Questions on scene geometry
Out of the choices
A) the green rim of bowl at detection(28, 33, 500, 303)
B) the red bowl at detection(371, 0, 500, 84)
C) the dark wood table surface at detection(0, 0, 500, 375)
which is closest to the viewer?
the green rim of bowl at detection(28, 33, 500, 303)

→ Aim of the task: Rewrite the entries above, substituting "options" for every "choices" and leaving everything else unchanged.

→ Answer to the exercise:
Out of the options
A) the green rim of bowl at detection(28, 33, 500, 303)
B) the red bowl at detection(371, 0, 500, 84)
C) the dark wood table surface at detection(0, 0, 500, 375)
which is closest to the viewer?
the green rim of bowl at detection(28, 33, 500, 303)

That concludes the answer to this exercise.